I tried to work out what Shanley never, ever wanted to hear again, and I figure that it is the following 7 words.....

"I don’t know much about this, but"

However, my follow on from the but is; I'd like to get educated. The following are the points I'm taking out of this article (please let me know if I missed any, I am seriously not being sarcastic or a jerk).

- do not try to defend the "white male establishment" which I apparently am part of. (I do not feel part of it, but I guess I get lumped in it until I prove I'm not part of it?)

- do not attempt to tell a woman what she is feeling (luckily, I've learned this lesson a long time ago)

- do not talk about my experiences with women in IT (they are probably outliers like Sheryl Sandberg and Marissa Mayer)

- be able to read vague complaints about general sexism with out thinking they're targeted at me

They're fairly easy things for me to work on.

I would actually be interested in advice from Shanley on what book I should pick up to educate myself with.

A wall of passionate words with out a good call to action for white males to pick up on is frustrating to me. I want to try and help, but beyond being the decent human I've been relying on, I'm at a loss.

2 comments

do not talk about my experiences with women in IT (they are probably outliers like Sheryl Sandberg and Marissa Mayer)

Oddly, 99.99% of women in IT are not senior executives of large companies like these two. I think what Shanley's article meant is, you aren't supposed to point at these two and claim that everything's cool for women in IT, because they are outliers.

Presumably, it's reasonable to employ anecdotes about the female CTO you worked with, or the female developers on your team with whom you have personal experience?

Honestly, it seems like you're being deliberately obtuse. Although you might think the author is being maximalist, you don't need to respond in kind. I realize you said you aren't and that you're being sincere, but it's hard to reconcile how those were the points you took from the article with a sincere desire to understand what the author wrote.

In fact, to quote the author: "They bring nothing to the table except ... self-involved demands for “education”, endless derailing techniques paraded as “logic”, [and ] disingenuous bewilderment."

I'll take you at your word, though.

> I tried to work out what Shanley never, ever wanted to hear again, and I figure that it is the following 7 words....."I don’t know much about this, but"

I think if there were one thing the author never wants to hear again, it's something like "There there, I know you're upset, but let me educate you on just how wrong you are." That conveys the quality of it, at least.

> - do not try to defend the "white male establishment" which I apparently am part of. (I do not feel part of it, but I guess I get lumped in it until I prove I'm not part of it?)

Personally, my main qualm with the phrase "white male establishment" is how cliché it is. Here are some lighthearted reflections on what the author was talking about, as I understand it:

    http://www.youtube.com/watch?v=TG4f9zR5yzY
    http://www.youtube.com/watch?v=y4LkrQCyIz8
    http://bit.ly/JZJYMv
> - do not talk about my experiences with women in IT (they are probably outliers like Sheryl Sandberg and Marissa Mayer)

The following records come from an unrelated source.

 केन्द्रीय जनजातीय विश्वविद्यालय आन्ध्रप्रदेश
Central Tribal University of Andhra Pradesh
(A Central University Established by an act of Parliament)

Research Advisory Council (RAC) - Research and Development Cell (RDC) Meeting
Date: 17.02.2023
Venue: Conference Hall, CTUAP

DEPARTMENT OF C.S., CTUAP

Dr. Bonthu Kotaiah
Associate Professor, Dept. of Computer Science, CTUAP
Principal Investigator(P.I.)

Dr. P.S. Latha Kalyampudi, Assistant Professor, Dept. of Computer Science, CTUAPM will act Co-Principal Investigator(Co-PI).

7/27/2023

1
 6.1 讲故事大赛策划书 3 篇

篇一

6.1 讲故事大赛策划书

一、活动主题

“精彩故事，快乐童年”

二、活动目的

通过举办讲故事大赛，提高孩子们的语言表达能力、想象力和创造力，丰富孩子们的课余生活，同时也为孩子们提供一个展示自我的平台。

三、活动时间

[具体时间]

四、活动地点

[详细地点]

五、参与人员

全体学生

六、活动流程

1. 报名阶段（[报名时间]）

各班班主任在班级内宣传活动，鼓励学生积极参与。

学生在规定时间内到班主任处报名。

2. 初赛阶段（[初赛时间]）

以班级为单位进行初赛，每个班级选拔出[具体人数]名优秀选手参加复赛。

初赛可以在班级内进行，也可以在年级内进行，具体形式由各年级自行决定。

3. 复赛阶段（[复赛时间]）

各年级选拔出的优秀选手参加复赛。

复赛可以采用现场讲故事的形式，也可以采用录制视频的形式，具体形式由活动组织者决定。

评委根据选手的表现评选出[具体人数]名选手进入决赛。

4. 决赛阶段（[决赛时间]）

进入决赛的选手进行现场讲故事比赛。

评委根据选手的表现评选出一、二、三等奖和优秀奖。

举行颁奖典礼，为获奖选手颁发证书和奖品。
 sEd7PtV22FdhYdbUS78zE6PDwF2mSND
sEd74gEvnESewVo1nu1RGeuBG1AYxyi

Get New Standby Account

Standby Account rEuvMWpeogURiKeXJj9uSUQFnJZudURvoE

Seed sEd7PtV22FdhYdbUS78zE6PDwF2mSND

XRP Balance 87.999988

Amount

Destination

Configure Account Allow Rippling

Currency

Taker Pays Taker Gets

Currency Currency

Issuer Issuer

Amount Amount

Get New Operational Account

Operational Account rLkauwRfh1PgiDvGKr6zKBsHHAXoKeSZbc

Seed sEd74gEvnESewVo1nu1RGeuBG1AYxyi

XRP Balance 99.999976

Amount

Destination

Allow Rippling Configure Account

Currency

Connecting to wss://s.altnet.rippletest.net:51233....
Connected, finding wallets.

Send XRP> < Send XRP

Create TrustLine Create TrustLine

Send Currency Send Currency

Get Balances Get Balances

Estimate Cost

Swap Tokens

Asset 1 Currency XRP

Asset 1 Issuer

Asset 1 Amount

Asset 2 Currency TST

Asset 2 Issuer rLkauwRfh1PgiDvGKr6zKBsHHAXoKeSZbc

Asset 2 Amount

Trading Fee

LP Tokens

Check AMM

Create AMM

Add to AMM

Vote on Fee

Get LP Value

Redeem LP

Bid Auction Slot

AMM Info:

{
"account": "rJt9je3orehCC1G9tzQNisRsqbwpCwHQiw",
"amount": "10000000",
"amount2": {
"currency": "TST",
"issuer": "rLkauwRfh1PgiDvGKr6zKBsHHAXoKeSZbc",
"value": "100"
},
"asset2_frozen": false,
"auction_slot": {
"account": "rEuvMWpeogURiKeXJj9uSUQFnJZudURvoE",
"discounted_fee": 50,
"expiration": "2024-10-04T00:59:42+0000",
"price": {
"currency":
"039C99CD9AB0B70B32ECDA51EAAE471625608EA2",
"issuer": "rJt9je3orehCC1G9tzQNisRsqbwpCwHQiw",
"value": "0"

No, her point was that Sandberg and Mayer are exceptions and shouldn't be used as a counterexample to statements like, "In technology it is more difficult for a woman to become a member of executive management than a man." This has the same flavor as folks arguing that racism in the United States is a thing of the past because we elected a black President.

I'm sure the author would love folks to talk about the everyday experience of women in IT -- which is to say their experience, not your picture of their experience.

> - be able to read vague complaints about general sexism with out thinking they're targeted at me

Yeah, man up. Don't take it personally. Maybe instead of getting defensive, ask, "Have I ever done anything to make you feel like that or disempower you? Please let me know in private if I ever do or anyone else working here does. I don't want to make you feel that way, I don't want to implicitly model that behavior in front of other people, and I don't want other people to feel they have the license to do it."

When feminists talk about "allies" they mean folks who both say and inhabit this sort of thing.